++++ RECORDS TO PROCESS

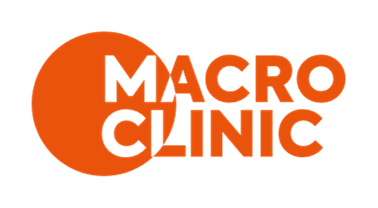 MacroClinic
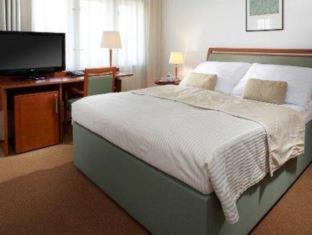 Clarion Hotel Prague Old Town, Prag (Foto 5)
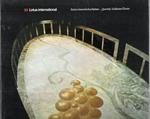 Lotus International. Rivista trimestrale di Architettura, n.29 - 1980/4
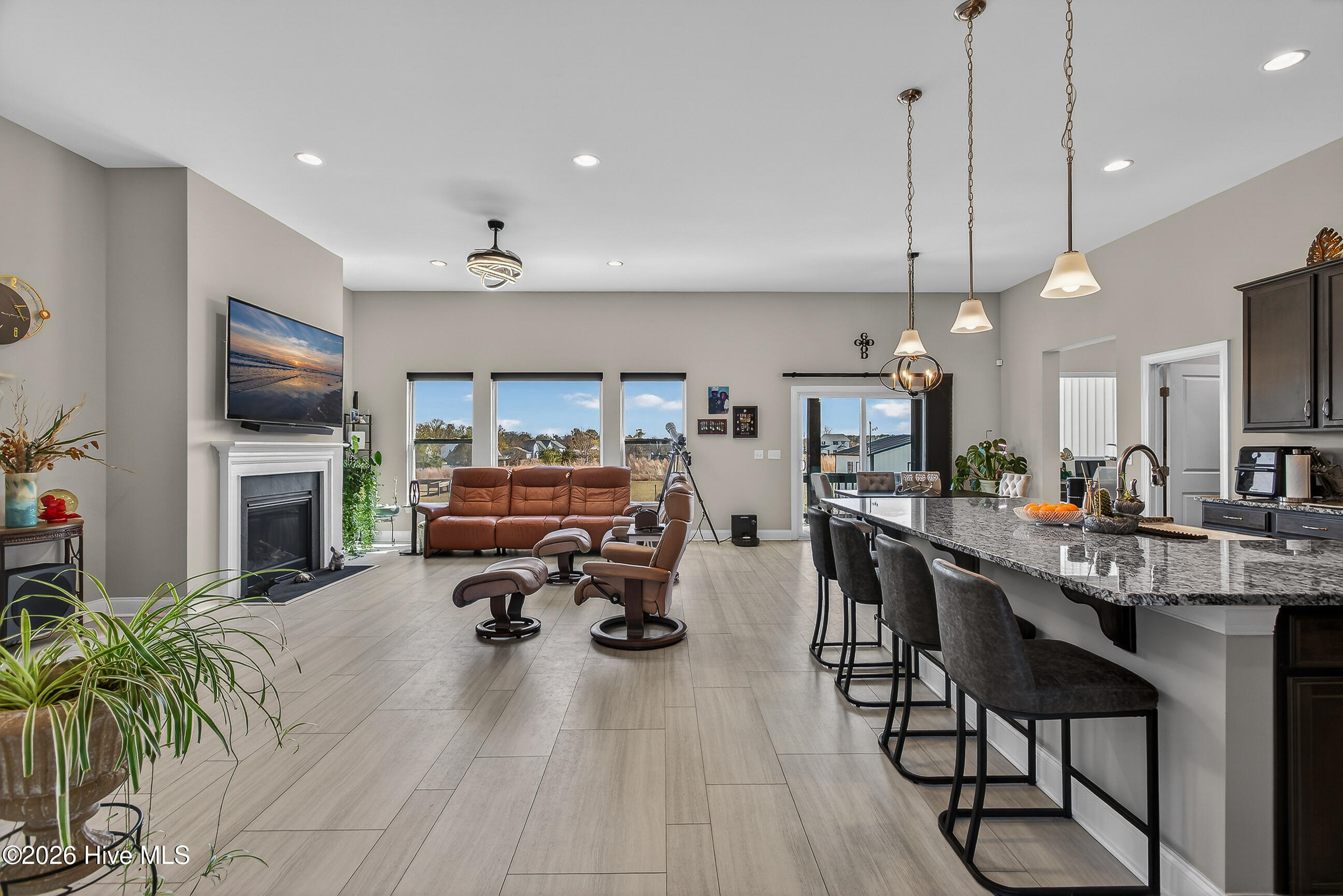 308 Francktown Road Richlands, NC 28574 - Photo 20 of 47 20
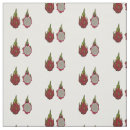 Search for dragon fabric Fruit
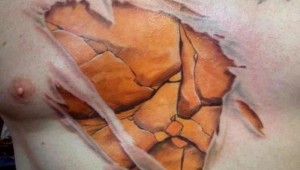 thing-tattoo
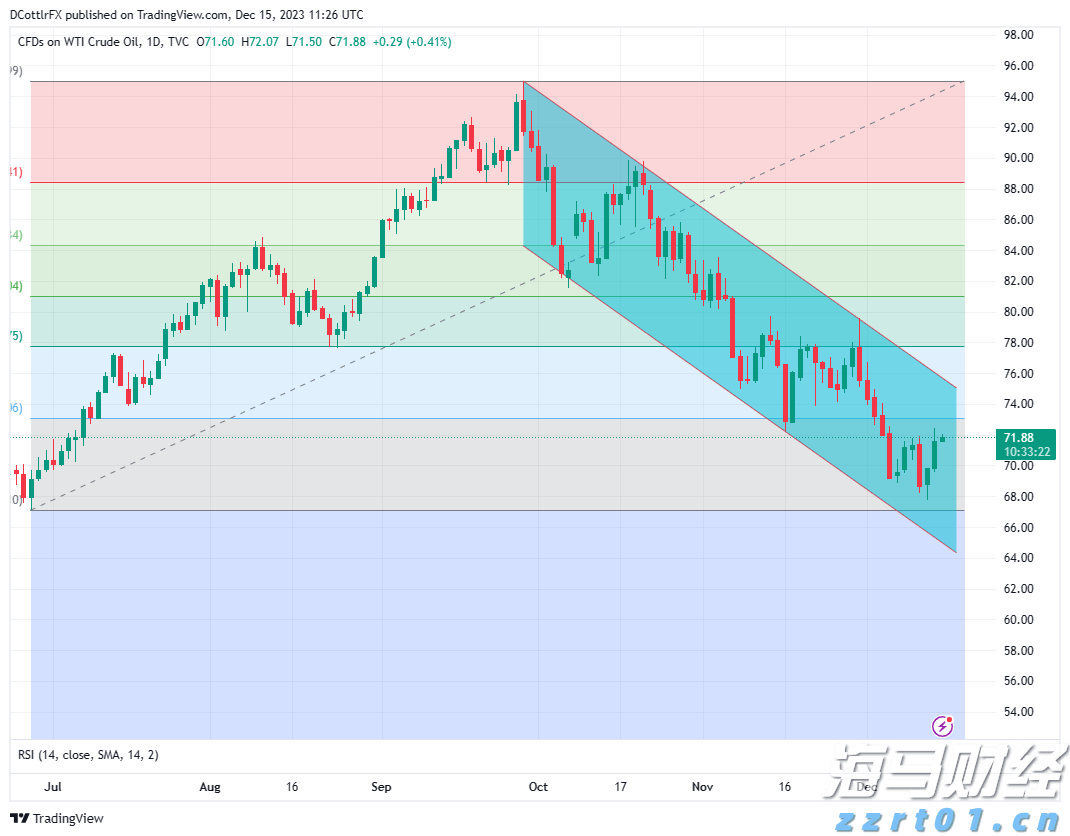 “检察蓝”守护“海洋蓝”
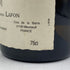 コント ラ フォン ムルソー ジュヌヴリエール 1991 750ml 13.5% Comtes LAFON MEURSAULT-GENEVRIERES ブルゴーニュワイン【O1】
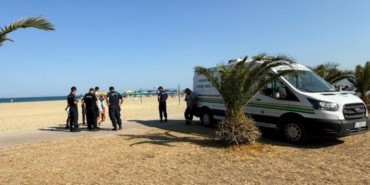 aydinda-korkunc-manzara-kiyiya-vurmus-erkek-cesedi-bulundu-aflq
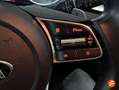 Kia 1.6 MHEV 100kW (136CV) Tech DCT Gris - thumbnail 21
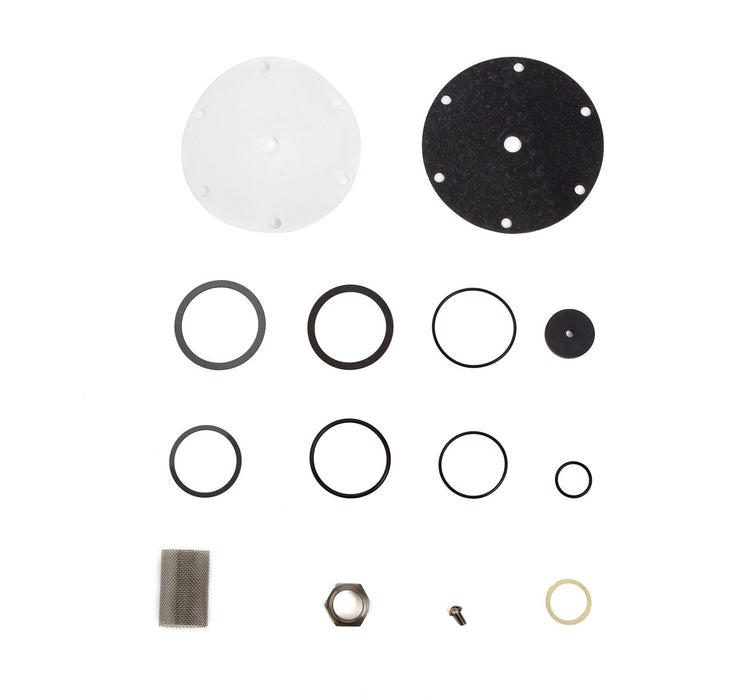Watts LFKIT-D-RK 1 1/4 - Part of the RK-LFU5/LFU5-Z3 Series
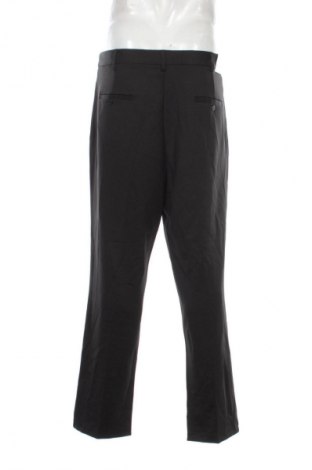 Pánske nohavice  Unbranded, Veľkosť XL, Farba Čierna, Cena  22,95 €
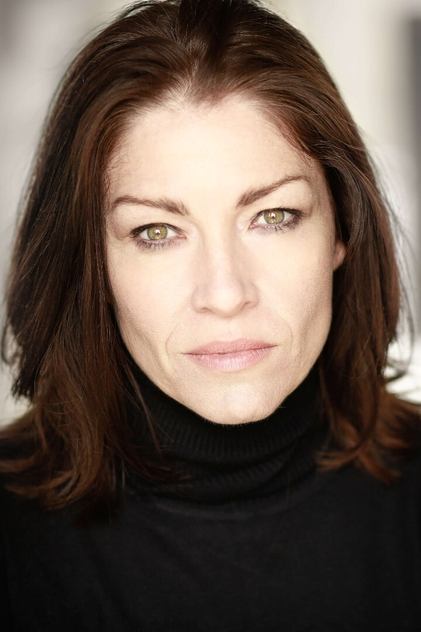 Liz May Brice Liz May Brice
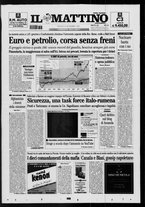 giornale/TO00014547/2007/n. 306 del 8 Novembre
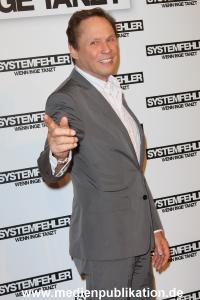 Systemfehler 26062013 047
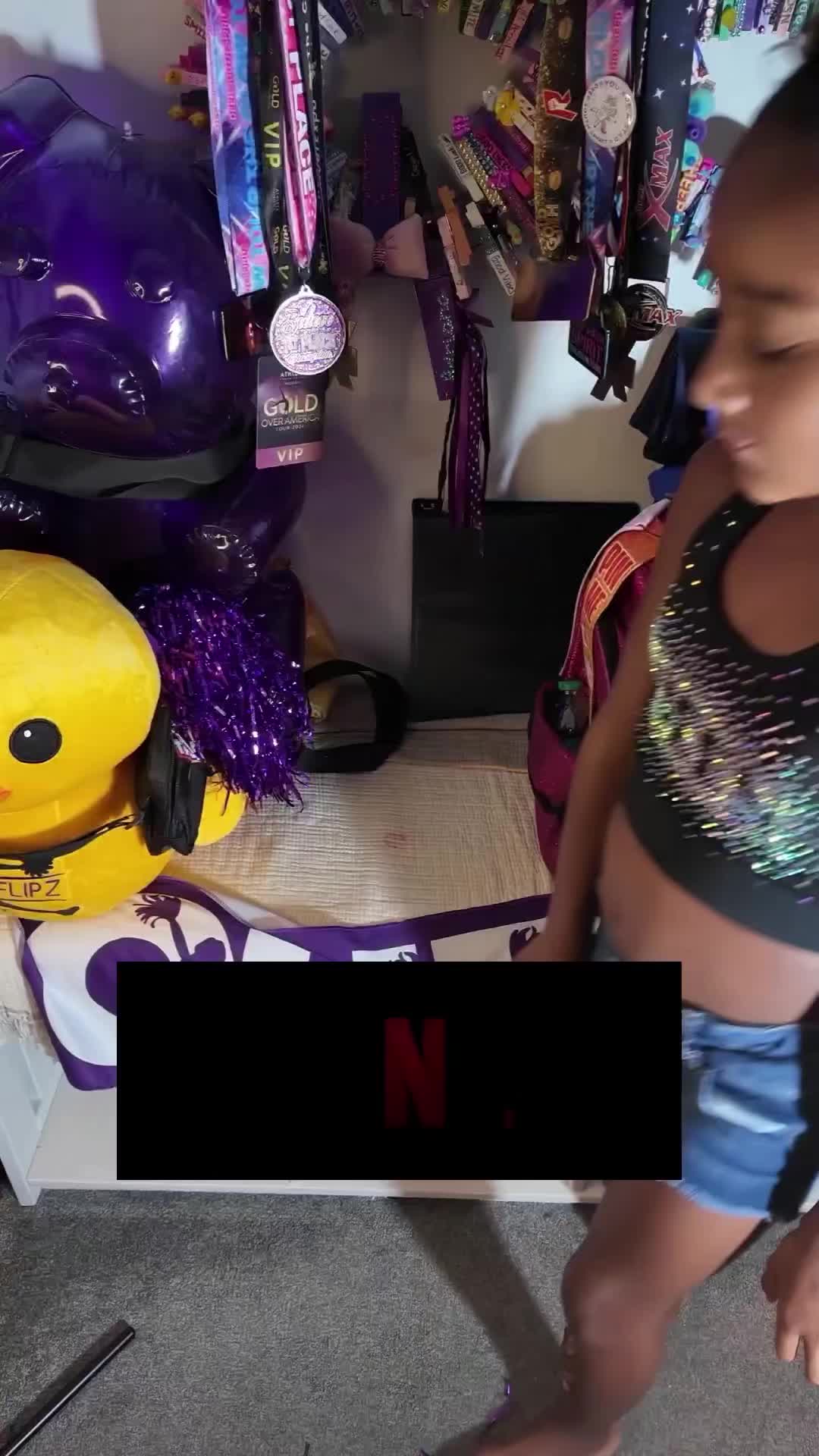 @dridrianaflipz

++++++++
++++ RECORDS TO PROCESS

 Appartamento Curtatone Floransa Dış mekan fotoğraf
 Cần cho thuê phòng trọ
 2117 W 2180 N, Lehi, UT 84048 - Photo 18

++++++++
++++ RECORDS TO PROCESS

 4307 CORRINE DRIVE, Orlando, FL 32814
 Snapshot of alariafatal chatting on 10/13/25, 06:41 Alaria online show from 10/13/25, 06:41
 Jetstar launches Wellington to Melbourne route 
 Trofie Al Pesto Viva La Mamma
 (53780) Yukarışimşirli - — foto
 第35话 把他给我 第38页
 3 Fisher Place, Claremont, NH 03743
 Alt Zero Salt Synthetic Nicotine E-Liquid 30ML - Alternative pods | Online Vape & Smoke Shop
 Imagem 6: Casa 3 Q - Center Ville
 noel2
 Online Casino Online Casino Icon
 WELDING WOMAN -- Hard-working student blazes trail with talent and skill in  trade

++++++++

WHAT THE TASK ASKS -
Produce an exact reproduction of the listing above, limited to the lines starting at the line with "MacroClinic" and ending at the line with "コント ラ フォン ムルソー", both kept, with every picture left out.

OUTPUT BELOW -
 MacroClinic
 Clarion Hotel Prague Old Town, Prag (Foto 5)
 Lotus International. Rivista trimestrale di Architettura, n.29 - 1980/4
 308 Francktown Road Richlands, NC 28574 - Photo 20 of 47 20
 Search for dragon fabric Fruit
 thing-tattoo
 “检察蓝”守护“海洋蓝”
 コント ラ フォン ムルソー ジュヌヴリエール 1991 750ml 13.5% Comtes LAFON MEURSAULT-GENEVRIERES ブルゴーニュワイン【O1】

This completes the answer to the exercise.